Pero este año la histórica coincidencia de la llega da de la primavera con el fin del Largo Invierno me ha hecho comprender que al fin voy a salir de tan agotadora esquizofrenia. Gracias a esta universalización del mundo celeste de los anuncios que disfrutamos gracias al alcalde, se acaban, no las historias tristes, sino el tener que recordarlas en la calle, donde (todavía) no hay televisión para taparlas, borrarlas, olvidarlas. La chispa de la juventud ha dejado de ser náutico privilegio de revistas y terrazas, y podemos disfrutar de ella mientras esperamos el autobús mirando cómo unos rapados le atizan a un africano. Toda esa realidad trivial y desagradable que hasta el momento teníamos que soportar sin anestesia, ahora se armoniza con una sonrisa. Todos sabemos que la vida es un valle de lágrimas, arrieros somos y esto no tiene arreglo, sólo alivio. La solución no está pues en pincharse, beber o matar. a los punks. Para qué, si para aliviarse basta con sonreír en blanco.

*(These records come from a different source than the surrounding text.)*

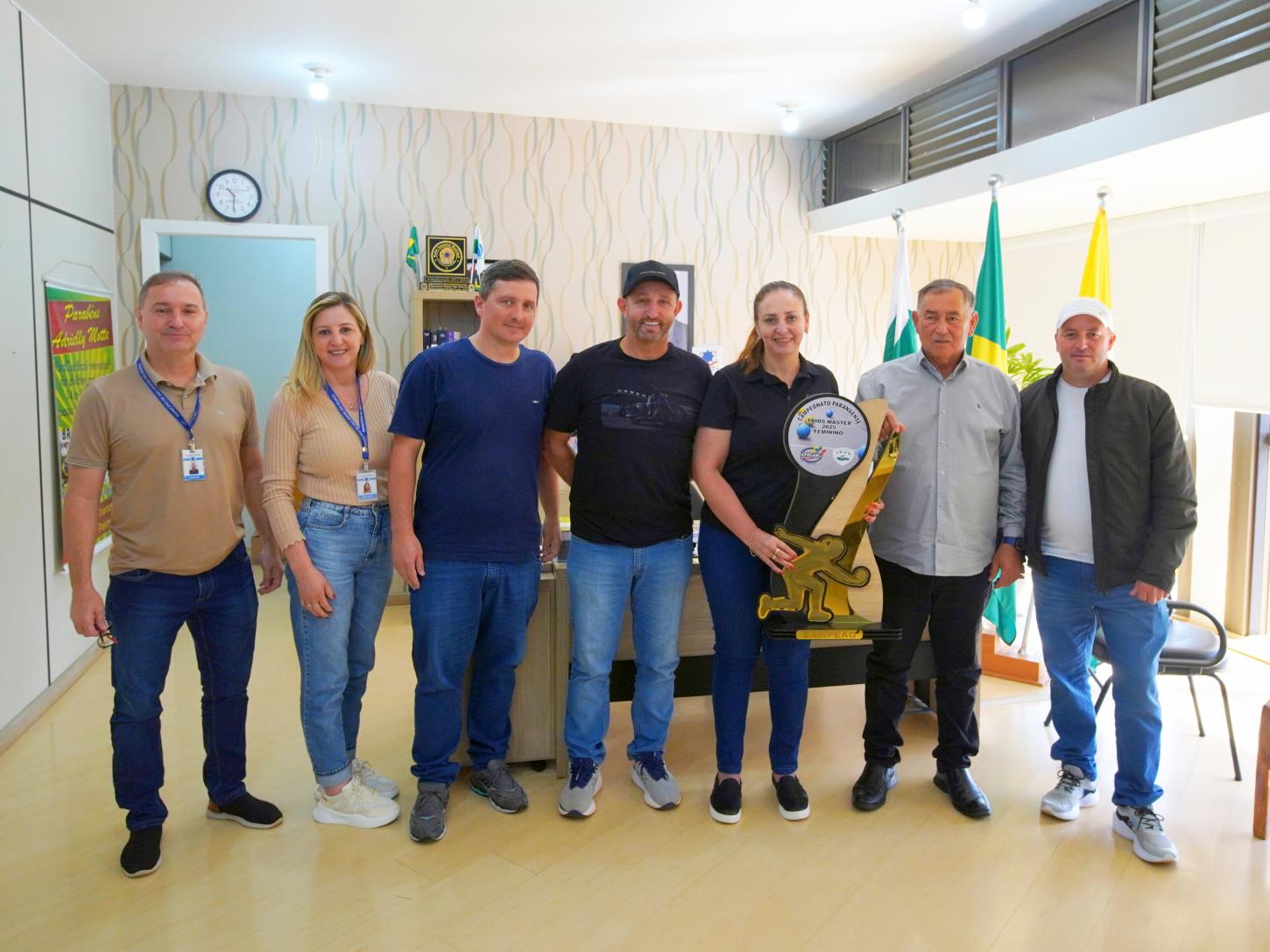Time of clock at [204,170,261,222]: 10:30
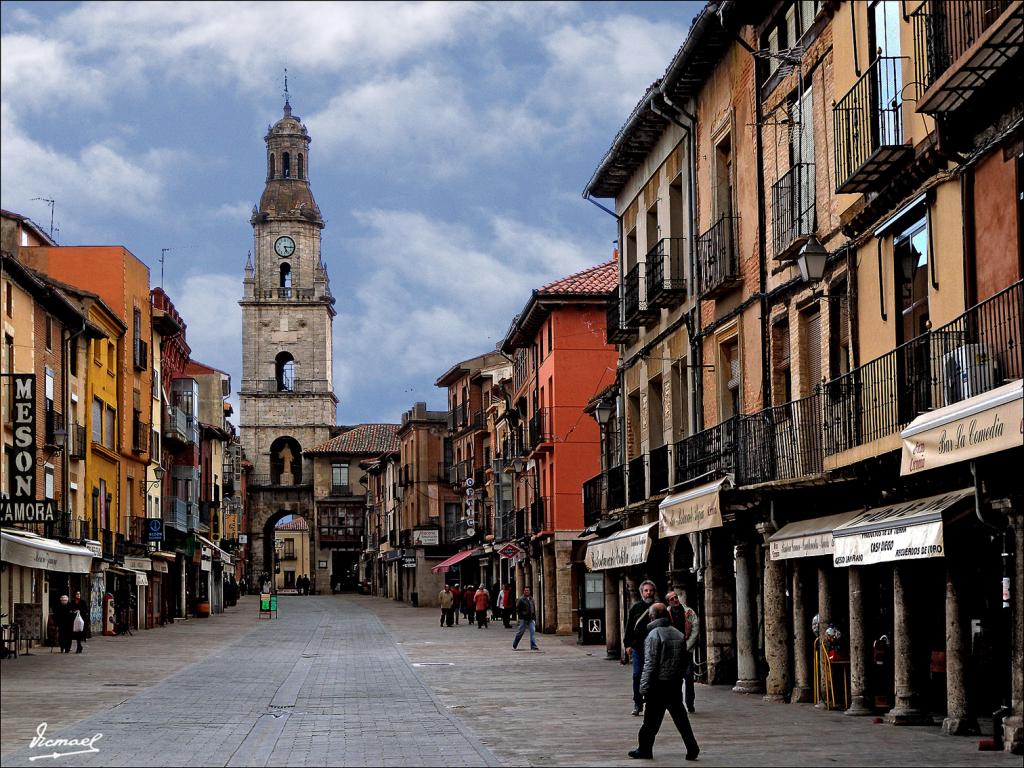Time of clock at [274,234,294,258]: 5:15
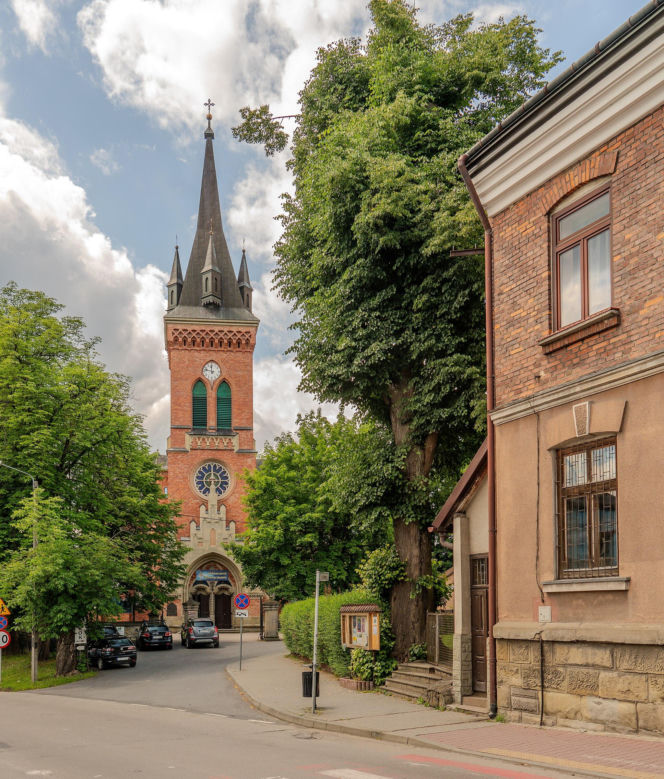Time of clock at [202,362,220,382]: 11:47
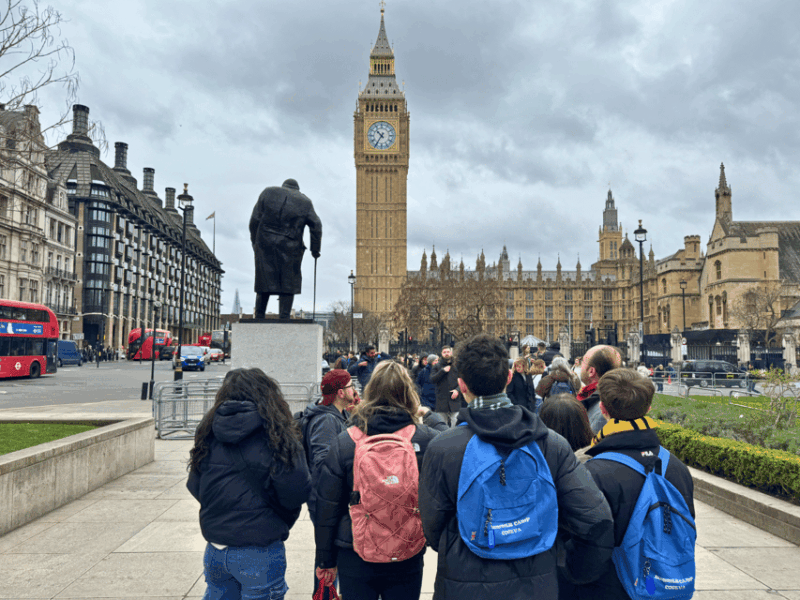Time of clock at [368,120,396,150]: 10:35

Dicen que ya no creemos en nada, y yo así lo creía hasta ahora. Es falso: Esta forma veraniega de vivir y proponer nuestro destino es la clara y legítima heredera de las Grandes Ideologías: Sonrisa y Salud para Todos. ¿No les suena? Discreta, alegre, deportivamente, esta universalización de la bondad de la cerveza fría y el desodorante de manzana es una forma agradable e indolora de aliviar este, campo de batalla y avanzar hacia el mundo feliz en el que ya estamos entrando para siempre.